Il ne pouvait pas le surpasser. L’humain ne pourrait pas surpasser l’exécution d’une rage justifiée, qui serait définitivement appliquée. Cette volonté monstrueuse, polie depuis un nombre incalculable d’années, lui permit de faire le bon choix et de battre en retraite.

— Hé.

Oups.

Non, il ne fut pas autorisé à battre en retraite.

— Qui t’as autorisé à te barrer, la queue entre les jambes ?

Une voix, ni puissante, ni ténue, résonna. Le monstre, concentré sur sa bataille contre Liera, parvint finalement à lever la tête et regarder dans la direction d’où venait la voix. Enfin, il remarqua le changement dans son environnement.

— C’est… ?

Le feu craquait tout autour de lui. Un feu à moitié blanc, à moitié transparent, qui n’aurait pas dû exister. Ces flammes, qui enveloppaient tout l’espace disponible, brûlaient et crépitaient en relâchant un violent poison et une malédiction tout aussi létale, afin d’empêcher quiconque de s’échapper.

— Comment… ?

— Ton camouflage est vraiment nul.

Yu Ilhan se mit à rire, les yeux ouverts et l’air vicieux. Dans ses orbites brûlait désormais une couleur plus rouge que dans ceux de Liera. Les traces de la bénédiction de la déesse du feu, une preuve qu’il avait fait un pas en avant en tant qu’individu.

— Tu t’imaginais vraiment pouvoir te camoufler à nouveau, …face à moi ?

Yu Ilhan. Son corps entier, recouvert du Corps du Dragon Infernal, tremblait et vibrait, ses muscles tendus et sa tension proche de l’AVC. Il était sur le point d’exploser. Un phénomène temporaire issu de l’évolution par fusion de la Puissance Surhumaine avec une autre compétence.

— Toi ! hurla l’ombre.

— Ne penses-tu pas que cette évolution de compétence a pris un peu trop de temps ?

— Quand bien même, en si peu de temps… !

— Oui. J’ai gagné ma quatrième classe. Merci pour la réaction chaleureuse. Comment peux-tu imaginer pouvoir battre en retraite ? Même les Anges Déchus font mieux que toi.

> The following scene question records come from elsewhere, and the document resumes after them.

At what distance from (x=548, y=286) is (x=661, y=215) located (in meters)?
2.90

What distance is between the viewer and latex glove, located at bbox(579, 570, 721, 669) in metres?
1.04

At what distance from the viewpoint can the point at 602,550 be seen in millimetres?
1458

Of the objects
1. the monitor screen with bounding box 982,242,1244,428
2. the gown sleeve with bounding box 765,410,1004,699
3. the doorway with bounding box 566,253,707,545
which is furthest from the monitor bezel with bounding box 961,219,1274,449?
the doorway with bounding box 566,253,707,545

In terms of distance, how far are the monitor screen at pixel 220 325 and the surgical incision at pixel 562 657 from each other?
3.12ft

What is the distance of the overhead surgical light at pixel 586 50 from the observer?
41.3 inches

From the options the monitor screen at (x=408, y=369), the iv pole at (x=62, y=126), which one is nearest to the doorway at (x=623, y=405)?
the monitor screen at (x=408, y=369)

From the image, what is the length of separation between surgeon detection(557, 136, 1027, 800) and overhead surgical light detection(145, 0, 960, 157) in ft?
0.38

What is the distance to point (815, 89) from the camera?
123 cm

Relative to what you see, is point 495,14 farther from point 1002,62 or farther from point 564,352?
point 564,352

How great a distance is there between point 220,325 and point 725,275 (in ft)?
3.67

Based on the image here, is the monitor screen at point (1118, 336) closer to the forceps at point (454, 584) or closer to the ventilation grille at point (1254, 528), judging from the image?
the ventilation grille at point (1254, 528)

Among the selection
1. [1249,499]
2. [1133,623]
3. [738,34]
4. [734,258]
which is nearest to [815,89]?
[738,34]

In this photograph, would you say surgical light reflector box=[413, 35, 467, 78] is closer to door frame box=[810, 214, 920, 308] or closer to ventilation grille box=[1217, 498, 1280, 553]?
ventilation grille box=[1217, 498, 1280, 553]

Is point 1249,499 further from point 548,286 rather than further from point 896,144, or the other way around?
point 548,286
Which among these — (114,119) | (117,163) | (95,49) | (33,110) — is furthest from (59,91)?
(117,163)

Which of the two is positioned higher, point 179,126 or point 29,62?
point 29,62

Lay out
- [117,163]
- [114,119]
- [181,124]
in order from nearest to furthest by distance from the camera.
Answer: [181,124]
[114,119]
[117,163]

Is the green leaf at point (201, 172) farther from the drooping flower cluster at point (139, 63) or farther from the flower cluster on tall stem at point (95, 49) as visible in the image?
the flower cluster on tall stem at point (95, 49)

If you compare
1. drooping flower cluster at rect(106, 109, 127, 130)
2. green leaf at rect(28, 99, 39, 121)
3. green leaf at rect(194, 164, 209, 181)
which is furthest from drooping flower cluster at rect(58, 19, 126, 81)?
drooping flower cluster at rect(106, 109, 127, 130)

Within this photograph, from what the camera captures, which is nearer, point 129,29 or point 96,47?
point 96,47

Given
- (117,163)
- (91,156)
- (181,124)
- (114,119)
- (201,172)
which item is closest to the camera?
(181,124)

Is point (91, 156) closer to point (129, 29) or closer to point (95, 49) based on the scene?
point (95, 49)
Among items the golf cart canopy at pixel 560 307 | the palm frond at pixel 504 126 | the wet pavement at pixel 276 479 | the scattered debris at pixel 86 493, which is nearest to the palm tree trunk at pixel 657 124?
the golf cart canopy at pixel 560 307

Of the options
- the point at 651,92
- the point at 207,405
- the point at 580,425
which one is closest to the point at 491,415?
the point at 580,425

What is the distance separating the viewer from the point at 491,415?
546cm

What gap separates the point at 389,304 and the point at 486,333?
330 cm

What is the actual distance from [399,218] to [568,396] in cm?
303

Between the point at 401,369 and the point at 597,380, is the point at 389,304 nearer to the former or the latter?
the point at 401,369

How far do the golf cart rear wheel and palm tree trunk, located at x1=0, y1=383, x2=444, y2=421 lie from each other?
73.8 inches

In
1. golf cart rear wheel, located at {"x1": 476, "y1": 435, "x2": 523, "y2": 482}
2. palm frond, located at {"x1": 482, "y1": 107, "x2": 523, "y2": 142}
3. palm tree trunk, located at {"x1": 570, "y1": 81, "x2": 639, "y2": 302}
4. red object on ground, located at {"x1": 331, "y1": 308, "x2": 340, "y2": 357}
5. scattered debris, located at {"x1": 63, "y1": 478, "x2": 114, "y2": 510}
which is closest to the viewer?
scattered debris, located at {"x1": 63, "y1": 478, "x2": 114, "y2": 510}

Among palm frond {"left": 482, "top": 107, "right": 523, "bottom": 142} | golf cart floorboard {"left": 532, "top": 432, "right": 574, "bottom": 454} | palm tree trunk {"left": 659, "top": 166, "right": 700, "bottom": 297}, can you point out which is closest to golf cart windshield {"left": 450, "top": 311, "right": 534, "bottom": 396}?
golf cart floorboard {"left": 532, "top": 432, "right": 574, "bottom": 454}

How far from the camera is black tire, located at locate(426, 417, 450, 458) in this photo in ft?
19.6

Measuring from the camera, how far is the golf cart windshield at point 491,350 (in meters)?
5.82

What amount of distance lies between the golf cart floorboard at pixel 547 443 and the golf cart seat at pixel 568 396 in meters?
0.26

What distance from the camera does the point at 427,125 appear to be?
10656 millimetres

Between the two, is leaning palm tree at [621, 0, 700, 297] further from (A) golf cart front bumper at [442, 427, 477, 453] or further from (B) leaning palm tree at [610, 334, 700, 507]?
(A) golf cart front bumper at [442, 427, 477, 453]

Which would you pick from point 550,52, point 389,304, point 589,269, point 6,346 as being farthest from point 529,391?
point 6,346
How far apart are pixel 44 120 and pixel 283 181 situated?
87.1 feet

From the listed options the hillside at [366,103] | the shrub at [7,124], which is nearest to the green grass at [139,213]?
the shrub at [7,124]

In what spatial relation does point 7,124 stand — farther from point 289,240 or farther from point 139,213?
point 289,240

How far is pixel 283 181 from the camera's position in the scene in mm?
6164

Le rire de Yu Ilhan était gras, puissant et sombre. C’était un rire du vainqueur paresseux, qui pouvait abattre son ennemi sans effort. Et en même temps, celui d’une personne dont la rage ne connaissait plus de limites.

L’ayant observé depuis tout ce temps, l’ombre savait ce que ce sourire impliquait. Le maître du donjon tenta de bouger, mais n’y parvint point. Le monde ne le lui permettait pas.

— Comment… !

— Cet espace m’appartient, et n’appartient qu’à moi, actuellement.

Yu Ilhan ramassa sa lance. La flamme translucide qui formait la zone se mit à danser autour de l’arme, ravie de pouvoir s’y accrocher. Le bonus d’attaque de feu, le Brasier maîtrisé et la bénédiction de la déesse s’étaient enchevêtrés pour créer un pouvoir au-delà de toute raison.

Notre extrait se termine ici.